**Exercise description:**
Identify each line in the listing that contains the word "appears" and copy those lines. Case matters.

— start Material for this exercise —

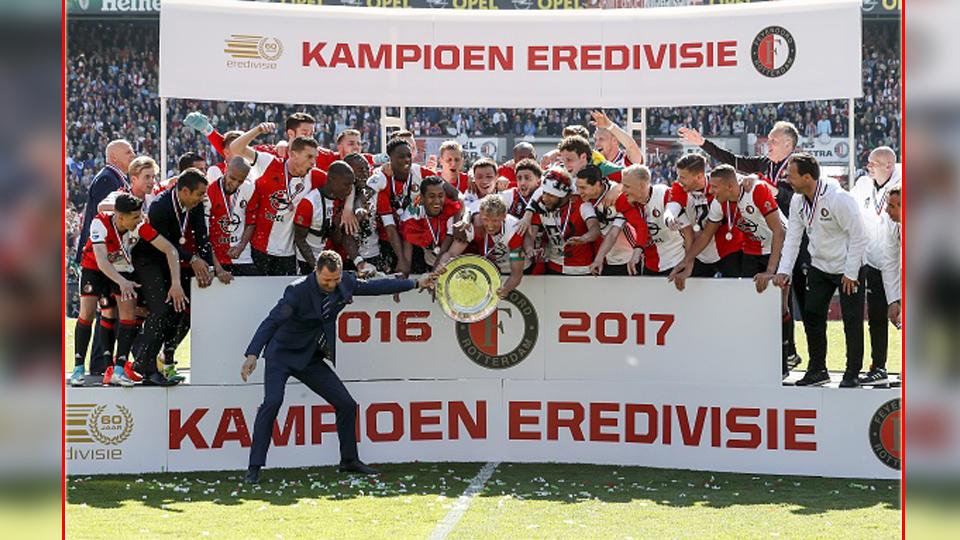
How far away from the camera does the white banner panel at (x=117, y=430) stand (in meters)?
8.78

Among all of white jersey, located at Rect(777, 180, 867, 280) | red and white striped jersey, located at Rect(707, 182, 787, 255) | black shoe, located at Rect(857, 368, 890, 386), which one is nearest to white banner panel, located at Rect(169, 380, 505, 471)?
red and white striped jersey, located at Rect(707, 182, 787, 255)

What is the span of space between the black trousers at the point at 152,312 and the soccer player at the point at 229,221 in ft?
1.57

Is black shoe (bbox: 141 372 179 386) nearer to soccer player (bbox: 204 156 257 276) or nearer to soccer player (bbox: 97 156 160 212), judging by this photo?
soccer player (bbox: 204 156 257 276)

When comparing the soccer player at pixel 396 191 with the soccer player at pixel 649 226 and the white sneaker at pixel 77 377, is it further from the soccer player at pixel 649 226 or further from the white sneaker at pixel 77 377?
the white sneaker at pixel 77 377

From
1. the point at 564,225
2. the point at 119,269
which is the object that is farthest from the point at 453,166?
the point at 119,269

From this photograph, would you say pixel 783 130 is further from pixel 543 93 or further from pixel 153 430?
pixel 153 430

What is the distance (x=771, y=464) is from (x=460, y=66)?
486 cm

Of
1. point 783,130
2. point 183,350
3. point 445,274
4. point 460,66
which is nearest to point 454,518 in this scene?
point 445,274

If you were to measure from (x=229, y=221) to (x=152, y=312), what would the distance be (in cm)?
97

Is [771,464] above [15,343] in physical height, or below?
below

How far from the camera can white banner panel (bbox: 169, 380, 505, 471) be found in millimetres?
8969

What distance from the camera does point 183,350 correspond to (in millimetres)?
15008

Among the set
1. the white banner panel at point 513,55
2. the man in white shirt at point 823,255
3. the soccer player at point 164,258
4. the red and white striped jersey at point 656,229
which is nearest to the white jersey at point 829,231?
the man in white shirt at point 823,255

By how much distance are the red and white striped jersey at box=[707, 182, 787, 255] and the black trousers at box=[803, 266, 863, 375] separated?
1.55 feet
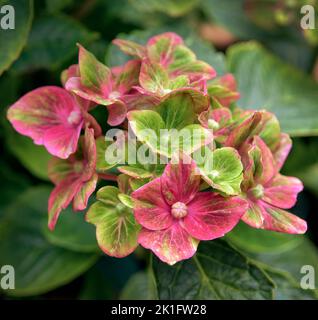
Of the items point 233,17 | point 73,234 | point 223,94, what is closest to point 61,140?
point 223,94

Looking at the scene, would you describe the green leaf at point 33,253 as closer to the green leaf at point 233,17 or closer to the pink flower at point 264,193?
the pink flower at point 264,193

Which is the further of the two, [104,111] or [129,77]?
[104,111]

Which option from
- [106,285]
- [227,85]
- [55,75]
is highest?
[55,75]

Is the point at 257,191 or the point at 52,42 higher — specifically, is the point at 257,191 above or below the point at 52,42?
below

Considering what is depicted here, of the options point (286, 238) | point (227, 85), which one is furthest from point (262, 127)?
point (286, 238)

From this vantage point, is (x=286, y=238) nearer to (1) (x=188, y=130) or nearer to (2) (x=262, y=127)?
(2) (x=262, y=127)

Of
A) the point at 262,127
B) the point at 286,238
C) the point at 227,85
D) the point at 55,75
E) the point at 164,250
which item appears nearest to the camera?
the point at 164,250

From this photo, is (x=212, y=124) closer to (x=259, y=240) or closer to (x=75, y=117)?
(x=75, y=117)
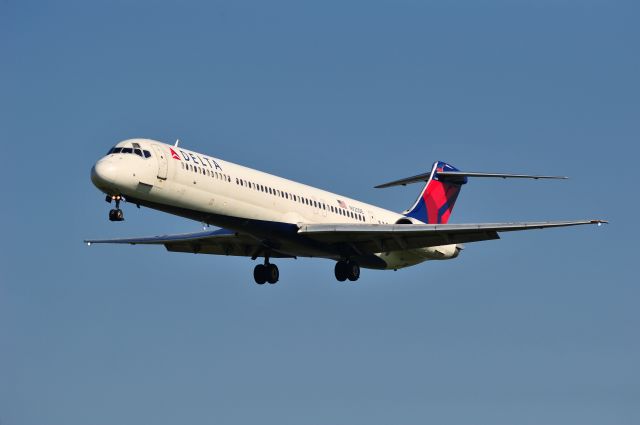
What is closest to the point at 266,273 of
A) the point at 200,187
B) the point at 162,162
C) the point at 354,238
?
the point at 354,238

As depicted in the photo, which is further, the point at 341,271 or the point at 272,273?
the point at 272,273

— end Material for this exercise —
— start Material for this exercise —

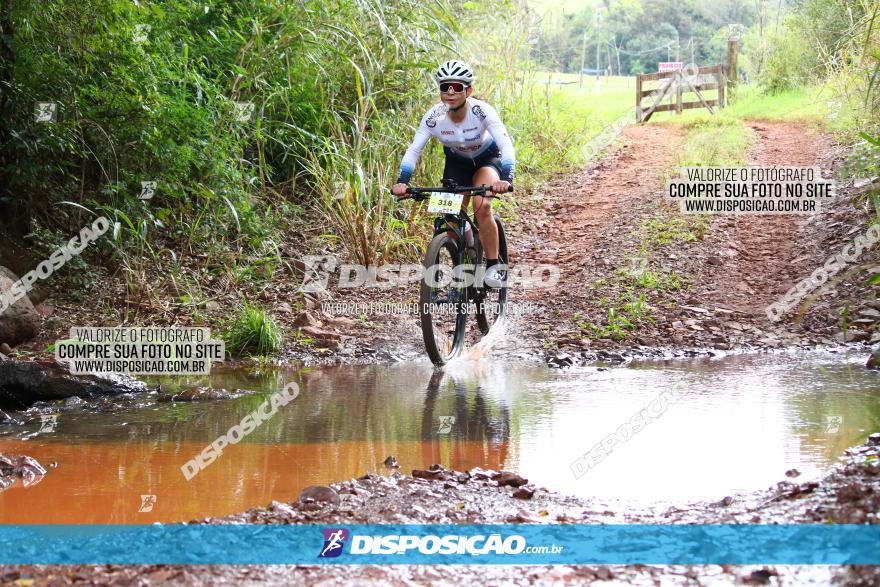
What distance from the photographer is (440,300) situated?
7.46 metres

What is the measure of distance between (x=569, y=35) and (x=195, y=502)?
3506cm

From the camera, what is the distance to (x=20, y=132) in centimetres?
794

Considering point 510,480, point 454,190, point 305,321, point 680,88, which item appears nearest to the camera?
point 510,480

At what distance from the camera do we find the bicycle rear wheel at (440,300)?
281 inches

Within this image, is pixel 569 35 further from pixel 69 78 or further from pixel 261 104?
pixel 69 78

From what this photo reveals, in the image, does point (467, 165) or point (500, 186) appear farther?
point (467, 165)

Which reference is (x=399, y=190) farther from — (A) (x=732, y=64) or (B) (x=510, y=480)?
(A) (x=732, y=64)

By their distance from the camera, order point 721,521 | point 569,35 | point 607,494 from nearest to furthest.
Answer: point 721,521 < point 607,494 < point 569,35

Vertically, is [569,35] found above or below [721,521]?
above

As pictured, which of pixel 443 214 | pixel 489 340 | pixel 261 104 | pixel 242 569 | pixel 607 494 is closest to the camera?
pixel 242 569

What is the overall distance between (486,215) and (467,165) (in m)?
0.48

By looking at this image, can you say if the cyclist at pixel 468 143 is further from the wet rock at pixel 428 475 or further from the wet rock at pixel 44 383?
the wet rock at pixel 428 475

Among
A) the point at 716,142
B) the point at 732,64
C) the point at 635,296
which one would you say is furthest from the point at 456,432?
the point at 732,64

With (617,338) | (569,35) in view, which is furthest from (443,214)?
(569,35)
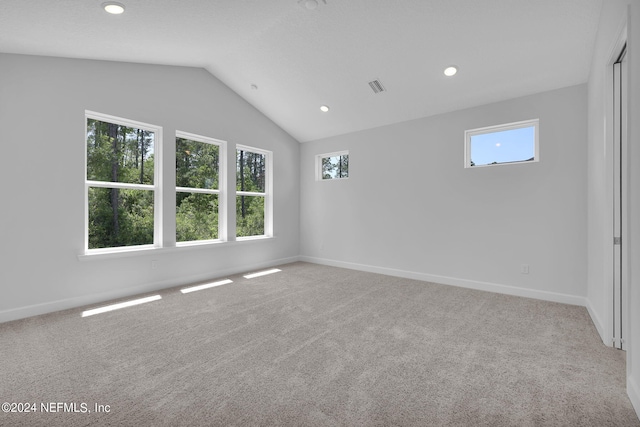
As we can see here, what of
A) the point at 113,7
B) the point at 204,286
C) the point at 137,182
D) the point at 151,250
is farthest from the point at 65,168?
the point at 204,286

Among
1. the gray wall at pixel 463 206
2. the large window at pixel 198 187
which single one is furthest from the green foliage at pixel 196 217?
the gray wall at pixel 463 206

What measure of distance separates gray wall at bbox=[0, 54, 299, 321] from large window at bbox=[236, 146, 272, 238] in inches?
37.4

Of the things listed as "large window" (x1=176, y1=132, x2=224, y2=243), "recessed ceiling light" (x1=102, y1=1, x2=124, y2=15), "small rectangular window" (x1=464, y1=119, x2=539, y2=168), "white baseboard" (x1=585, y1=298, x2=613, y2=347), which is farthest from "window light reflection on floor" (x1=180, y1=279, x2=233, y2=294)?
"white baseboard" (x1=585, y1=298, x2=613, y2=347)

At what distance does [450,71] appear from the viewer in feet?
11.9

— end Material for this exercise —
— start Material for this exercise —

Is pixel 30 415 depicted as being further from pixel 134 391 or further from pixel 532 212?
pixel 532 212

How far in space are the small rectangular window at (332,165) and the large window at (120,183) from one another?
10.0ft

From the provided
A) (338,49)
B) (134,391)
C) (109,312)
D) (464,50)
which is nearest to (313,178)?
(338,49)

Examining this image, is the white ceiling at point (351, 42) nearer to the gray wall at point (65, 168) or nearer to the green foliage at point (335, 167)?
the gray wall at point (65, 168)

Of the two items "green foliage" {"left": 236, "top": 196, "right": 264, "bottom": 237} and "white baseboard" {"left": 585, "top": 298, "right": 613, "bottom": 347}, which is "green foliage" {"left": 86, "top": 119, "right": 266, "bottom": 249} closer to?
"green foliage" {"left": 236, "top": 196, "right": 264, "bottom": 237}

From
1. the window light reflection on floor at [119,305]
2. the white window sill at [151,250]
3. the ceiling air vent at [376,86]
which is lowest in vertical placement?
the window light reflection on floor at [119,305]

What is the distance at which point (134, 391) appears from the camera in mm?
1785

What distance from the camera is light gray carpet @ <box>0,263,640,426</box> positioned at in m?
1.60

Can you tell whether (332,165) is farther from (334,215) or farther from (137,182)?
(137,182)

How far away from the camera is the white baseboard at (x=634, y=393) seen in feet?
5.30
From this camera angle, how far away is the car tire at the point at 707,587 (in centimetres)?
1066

— end Material for this exercise —

**The answer:**
which item appears nearest to the camera?
Considering point 510,480, point 454,190, point 305,321, point 680,88, which item appears nearest to the camera?
What is the distance at which point (134, 391) appears from the camera in mm?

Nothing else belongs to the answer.